The teams come back out with a fairly headless display in the first five minutes which led to a rare moment of brilliance. Horak made a nifty break and charged off towards the Wuss line before passing out to Spud who was galloping forward and ever-so-slightly right before being forced into touch. Sadly there wasn’t much in the way of support so he’d been unable to offload the ball.

That break seemed to wake the Worcester players up and for a few minutes they too were galvanised before their indiscipline again re-surfaced to see Irish awarded a penalty. Tofty kicked to touch.

Now I have to confess that at around this point, I stopped taking notes. There was absolutely nothing going on save for a repeat of the stagnant period of the first half. We’d win the ball, we’d throw it around a bit and we’d lose it. Wuss would have the ball, not have a plan, and we’d either win it back or they’d do something dodgy and the referee would hand it back to us. The only exception to this was when it seemed there was a resurrection of the bad feeling between Wuss and LaaLaa as again Rob was pinned to the floor with a member of the opposition trying to stove his head in. The Touch judge saw it, dragged the Worcester player off but the referee chose to ignore it.
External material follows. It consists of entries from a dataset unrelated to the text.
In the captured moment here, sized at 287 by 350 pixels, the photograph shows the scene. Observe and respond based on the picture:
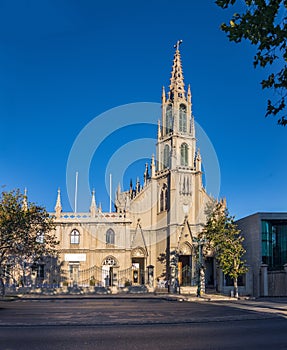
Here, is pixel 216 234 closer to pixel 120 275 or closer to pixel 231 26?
pixel 120 275

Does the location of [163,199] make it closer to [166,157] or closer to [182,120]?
[166,157]

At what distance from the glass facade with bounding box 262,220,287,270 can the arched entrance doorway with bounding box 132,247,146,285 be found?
20608 mm

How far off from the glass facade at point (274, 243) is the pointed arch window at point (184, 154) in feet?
72.3

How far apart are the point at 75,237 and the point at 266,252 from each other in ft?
83.3

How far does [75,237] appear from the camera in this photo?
197 feet

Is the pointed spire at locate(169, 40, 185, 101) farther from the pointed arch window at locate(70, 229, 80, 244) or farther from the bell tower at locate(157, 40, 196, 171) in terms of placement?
the pointed arch window at locate(70, 229, 80, 244)

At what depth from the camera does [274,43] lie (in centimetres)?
974

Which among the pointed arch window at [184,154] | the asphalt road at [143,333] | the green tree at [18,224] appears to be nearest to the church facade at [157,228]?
the pointed arch window at [184,154]

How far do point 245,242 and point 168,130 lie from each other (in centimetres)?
2516

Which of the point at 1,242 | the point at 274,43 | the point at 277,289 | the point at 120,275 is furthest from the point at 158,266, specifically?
the point at 274,43

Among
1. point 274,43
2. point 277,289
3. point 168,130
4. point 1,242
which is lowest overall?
point 277,289

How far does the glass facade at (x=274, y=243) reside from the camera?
144ft

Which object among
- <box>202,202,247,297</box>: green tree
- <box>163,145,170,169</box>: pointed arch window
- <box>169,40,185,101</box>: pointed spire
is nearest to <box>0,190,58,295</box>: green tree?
<box>202,202,247,297</box>: green tree

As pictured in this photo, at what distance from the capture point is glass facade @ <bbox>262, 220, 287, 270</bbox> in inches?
1727
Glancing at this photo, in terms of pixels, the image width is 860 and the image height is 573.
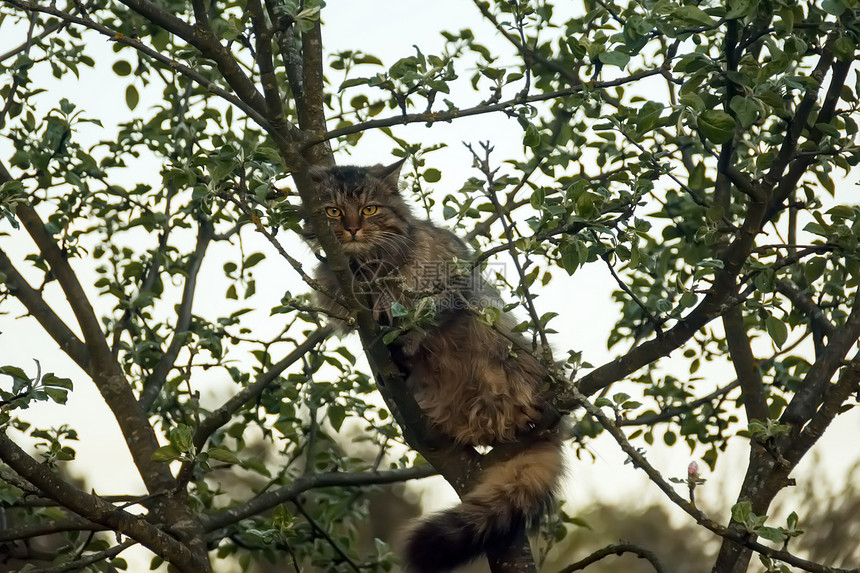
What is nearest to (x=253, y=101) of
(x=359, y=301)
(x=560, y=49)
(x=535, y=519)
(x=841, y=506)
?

Barry came on for Tofty. The magic boot, on its first kiss of the ball, sent it beautifully to touch on the Wuss 10m line. Irish won the ball (from a huge throw which went much further than the players expected it to and ended up in Irish arms more by luck than judgement!) and progressed towards the Wuss line but were frustrated time and time again and the frustration seemed to bring out the petulant child in the Worcester no.4.

However, they siezed their moment and the ball moved swiftly to the other end of play so that Irish were forced to defend their own line from 5m. There seemed to be a number of infringements going unpunished before a messy ball was cleared by Barry. Spud and Awesome were replaced by Reid and Gussie, Hodgson and Russell were replaced by Barrett and Paice and Nick the Ball was replaced by Strudders. I’d be able to give you the times of these replacements if Worcester had a clock!

Mike Catt scored a peachy drop goal just around about the time that those around me thought was full time but the ref played on.

And on.

And on.

Wuss, to their credit did not give up. They pushed and pushed and made a right shambles of our scrum. We were driven back a fair distance and it is possible that had the momentum continued and had Irish not maintained their rock-solid defence then a try might have been scored. It’s possible but we’ll never know because the Referee decreed that a try-preventing infringement had occurred and awarded a penalty try. We were totally gob-smacked until someone pointed out that it was the rugby equivalent of a mercy shag, then it made perfect sense.

Wuss converted and the man with the whistle, after what seemed like 9 days of added time, finally played the longed-for note. Full time and the score was Worcester 7 – Irish 9.

In conclusion, Worcester obviously had a plan to stop us playing rugby. Had we been on fire, then I think they’d have struggled. We weren’t and they didn’t! Our defence was heroic and Hodgson’s try-saving tackle earns him my MoTM nomination, he was enormous!!